• [TASK ITEM]: The task calls for the lines below from the line with "Contoh kerajinan lampu" to the line with "Vegetable slicer CAMRY CR 4815 White", both ends included, copied exactly, without any pictures.

• [DATASET EXCERPTS]:
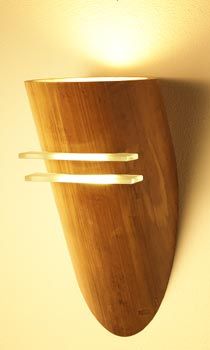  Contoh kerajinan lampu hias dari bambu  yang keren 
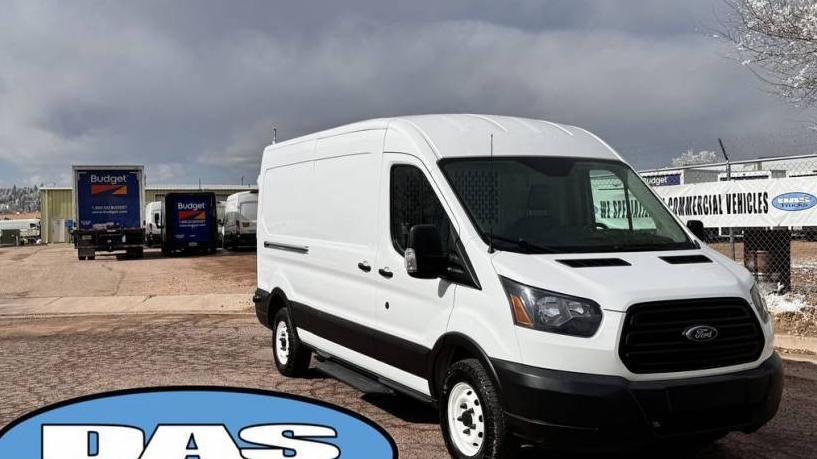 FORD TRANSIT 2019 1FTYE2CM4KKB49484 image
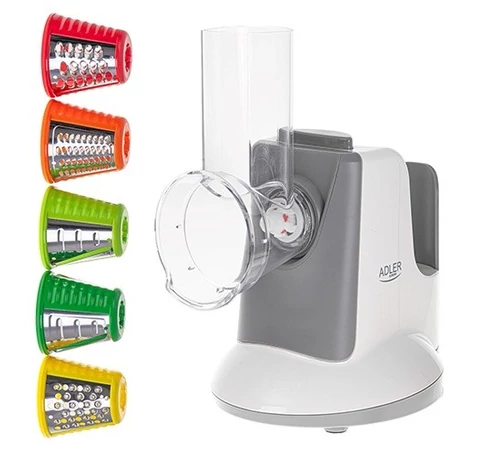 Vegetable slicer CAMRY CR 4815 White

* * *

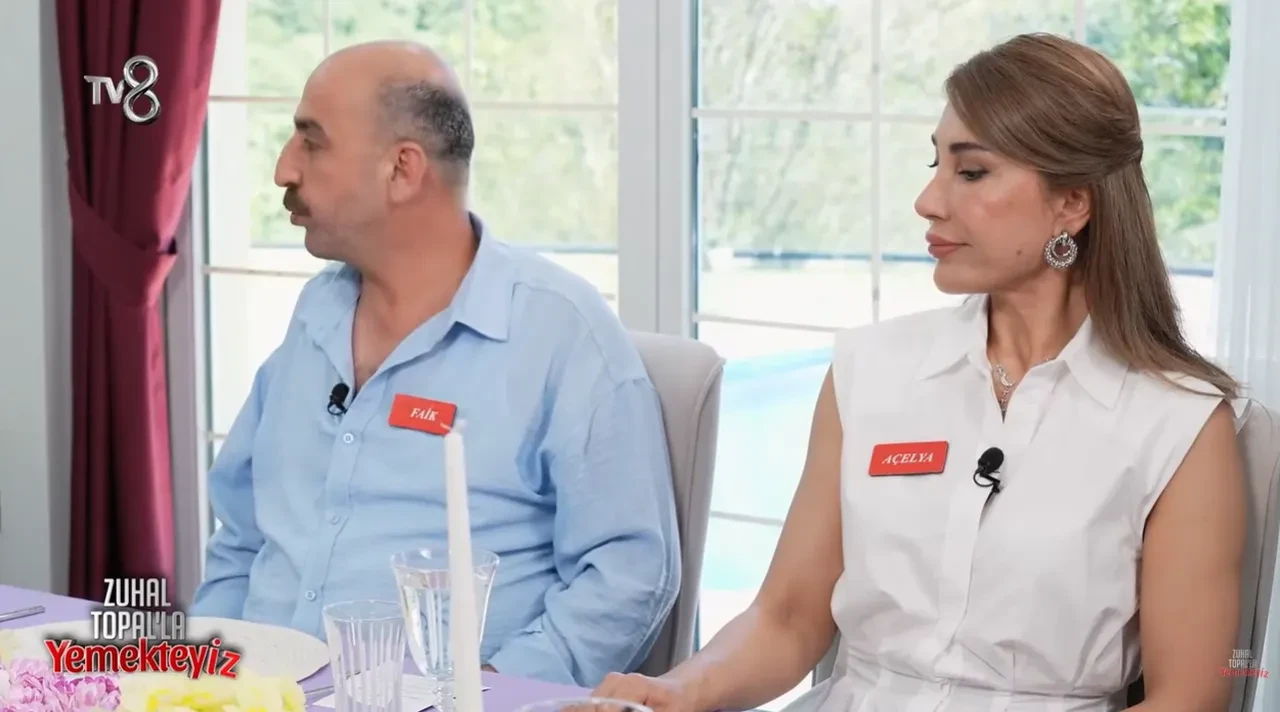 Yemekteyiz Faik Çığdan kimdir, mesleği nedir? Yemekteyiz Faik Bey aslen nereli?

---

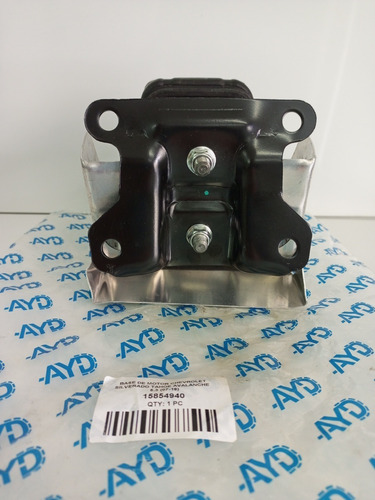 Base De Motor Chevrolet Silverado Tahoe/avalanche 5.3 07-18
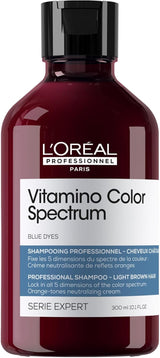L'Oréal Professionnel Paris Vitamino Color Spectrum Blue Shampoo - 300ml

• [TASK OUTPUT]:
  Contoh kerajinan lampu hias dari bambu  yang keren 
 FORD TRANSIT 2019 1FTYE2CM4KKB49484 image
 Vegetable slicer CAMRY CR 4815 White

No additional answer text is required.